I’m not clear why this idea of being strong has always been so important to me or how I got it into my head, but it seems to be threaded into the core of my being. Maybe it isn’t so much strength, but sheer stubbornness that keeps me facing forward or standing back up.
Maybe it’s the fear that letting go means losing control.
Letting go is such a popular platitude right now. One might even say it is trending. It seems everywhere I turn, I see quotes and scraps of poetry plastered on digital paper backgrounds that profess the necessities of letting go. Being attached to anything, whether it be a person, a thing, an idea, a goal, is a bad thing. Attachment brings suffering. Suffering is optional, therefore we shouldn’t get attached.
To release, to let go, provides freedom.
These words are easy to say and quote and write pretty pieces of poetry about. So simple to post or meme over a faded picture of a sunset or sunrise, but with the full blown meaning that lies behind those words, rests a heaviness.
Letting go—to truly loosen a grasp on the familiar, the known, the comfortable—is terrifying.
I’ve let go of so many things in my life so far. Once attached to a home that I called mine, walls that I had painted and floors I helped line with carpet, I walked away without looking back. A garden I had planted full of lavender, chamomile and lemon balm by a back door now greets somebody else, or maybe has been dug up and covered over. Jobs I had put so many hours and days into I have left behind, and connections I had formed have been severed.
I’ve let go of people, either willingly or unwillingly. The pasted on pictures of who I thought they were or of who they really were—sometimes the difference being quite far and wide—have slipped away once I finally loosened my grips on them and scattered to the wind in my goodbyes.
I’ve let go of all of the people I thought I was at one time or another. The faces I have tried on and worn for awhile, the ideas of all the things I thought were true that I had written down and held over my head, have been set down in search of more. I’ve let go of stars I have gazed at for what seemed like a thousand nights, allowing them to fall from the sky in a fiery blaze, disintegrating into darkness.
The letting go can be painful, and so in the attachment, the holding on, I allow myself to wait in that place of unreadiness.
In the attachment I have been able to wall myself off from feeling this way or that. I can latch onto a word or a thought and push away everything else. I can surround myself with all of the things I grasp, so much until I have blocked out all of the breathable spaces and feel completely protected.
It seems in the attachment, I can gather strength.
Life has suffering and suffering is caused by what we cling to. I repeat this to myself on dark, sleepless nights when my eyes refuse to sink into the cushion of a dream. But I am stubborn, and sometimes afraid.
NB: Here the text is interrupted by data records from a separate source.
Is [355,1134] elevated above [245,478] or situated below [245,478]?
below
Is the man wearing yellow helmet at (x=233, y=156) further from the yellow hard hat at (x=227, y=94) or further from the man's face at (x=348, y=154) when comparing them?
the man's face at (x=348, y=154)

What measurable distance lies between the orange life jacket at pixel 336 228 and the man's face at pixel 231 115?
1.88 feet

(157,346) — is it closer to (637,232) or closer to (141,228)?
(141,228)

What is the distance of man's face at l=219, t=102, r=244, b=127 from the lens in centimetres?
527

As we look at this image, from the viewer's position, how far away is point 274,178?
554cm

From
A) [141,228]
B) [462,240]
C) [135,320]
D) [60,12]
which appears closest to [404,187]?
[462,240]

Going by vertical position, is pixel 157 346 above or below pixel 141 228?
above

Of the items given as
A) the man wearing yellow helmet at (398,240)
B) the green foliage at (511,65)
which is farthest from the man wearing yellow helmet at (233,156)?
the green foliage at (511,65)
I’ve branded that memory—that strong chemical odor of the waiting room, the carpeted hallway that seemed to stretch so far down, the feel of the cold cotton on my skin, and most of all, the wince on my face that pressed back my tears. It rests quietly into the outer corner of my mind and I bring it out in times when I need to be strong. Maybe someday I won’t need it any longer and I can loosen my grip, letting it fall away in a fiery blaze.
For now, I will find a little balance in my attachment. I will release and hold on, cling and set free. I will let myself slowly give in to the chaos, bit by bit and put on a brave face (or so I imagine).